Oh, the mill is finished as far as it can be for now. For further progress l need to wait a litle bit. The log wagoon design allso needs some use of the thinking chair
Yep, thats the plan. Not sure yet what kind of design it will be on the cultivator thugh, probably charcoal or a charcoal/wood mixture.
I see its a tie l think l will do both. A wk firetube with ability to accept smaller nozzles and a lmbert restriction. This way l can do both.
Not sure about the grate thugh. I am thinking WK hanging grate, but there is litle space under the firetube and l am afraid of it locking tight with sliped char…
Yesterday I skimmed through @madflower69 's Tom Reed pdf in @Matt 's thread, about increasing the proportion of H2. The English used was a little over my head but I picked up the main message: Extending the hot zone by using extra rows of nozzles and adding char. Sounds familiar?

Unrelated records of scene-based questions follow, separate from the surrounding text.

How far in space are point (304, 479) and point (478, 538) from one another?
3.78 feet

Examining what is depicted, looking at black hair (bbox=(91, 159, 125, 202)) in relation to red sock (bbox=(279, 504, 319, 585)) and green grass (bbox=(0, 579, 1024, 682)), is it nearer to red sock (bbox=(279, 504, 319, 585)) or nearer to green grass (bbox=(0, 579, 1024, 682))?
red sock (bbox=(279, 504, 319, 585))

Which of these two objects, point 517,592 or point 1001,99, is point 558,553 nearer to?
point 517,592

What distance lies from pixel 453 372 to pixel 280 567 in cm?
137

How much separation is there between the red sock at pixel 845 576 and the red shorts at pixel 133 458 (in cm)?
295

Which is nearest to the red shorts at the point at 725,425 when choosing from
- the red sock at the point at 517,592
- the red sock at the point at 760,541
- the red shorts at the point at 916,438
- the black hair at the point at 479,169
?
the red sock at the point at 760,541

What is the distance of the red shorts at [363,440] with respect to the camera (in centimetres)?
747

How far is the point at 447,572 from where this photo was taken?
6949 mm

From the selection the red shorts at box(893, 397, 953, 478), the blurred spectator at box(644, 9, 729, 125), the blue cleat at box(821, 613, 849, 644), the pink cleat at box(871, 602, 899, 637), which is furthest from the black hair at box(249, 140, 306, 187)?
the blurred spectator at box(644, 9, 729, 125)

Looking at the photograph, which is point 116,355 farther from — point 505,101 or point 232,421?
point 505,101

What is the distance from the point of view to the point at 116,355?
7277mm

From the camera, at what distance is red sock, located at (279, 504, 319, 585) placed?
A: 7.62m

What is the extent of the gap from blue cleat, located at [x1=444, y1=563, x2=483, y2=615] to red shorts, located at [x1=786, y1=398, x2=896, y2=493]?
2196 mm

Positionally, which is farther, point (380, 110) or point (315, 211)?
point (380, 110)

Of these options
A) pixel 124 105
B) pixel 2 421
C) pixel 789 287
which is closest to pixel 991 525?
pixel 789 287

I see no reason why 2 planes of nozzles couldn’t be used in a WK as well. Super short nozzles may require sacrificial plates and/or some beef though.
I think, if I were to try 2 planes of nozzles again I wouldn’t bother having a shut-off valve for the upper plane. I never close the valve on my Mazda gasifier. It seems at low demand the air takes the path of least resistance and enters through the lower sets of nozzles (for the most part).
I think a combination of a WK with the huge lower char reserv extending the hot zone downwards when pulling hard, combined with 2 planes of nozzles to extend it upwards, could be a winner. @Ron_L 's nozzles pointing upwards is another option.
Oh, and then there’s adding char of course, to make more use of the steam created, for making H2.
Sorry about removing my original post, but as usual I found myself getting to “wordy”. TomC
Tom, don’t bother the wordiness. I was quick enough to be able to read your post. I already forgot what it was about but I remember it was funny
Tom, your words are golden. I find that I get to the point of to many words trying to explain someting and then repeating myself. Lol
Bob
Hi JO, on the WK Gasifier the flow velocity is low compared to the Imbert Gasifier design at the nozzles. With my temperature at the grate reaching as high as 1730 at 70 + mph and still not over pulling on my char bed, I am not sure if the extra set of nozzles would be needed. WK fire tubes have a habit of melting down because of the low velocities of air blast out the nozzles. This is why the fire tube design is now being shielded for extra protection.
I picture in my mind a different type of hot char lobe in this hot zone area, more of a donut shape lobe being cooler by in the middle at lower air velocities of air going through the nozzle, and going down the shielding of the fire tube. But at higher velocities the blast moves more to the center of the fire tube like a Imbert gasifier.
By just adding damp charcoal in the mix of the wood has proven to me is a great way to make extra H2 with no gasifier design change needed.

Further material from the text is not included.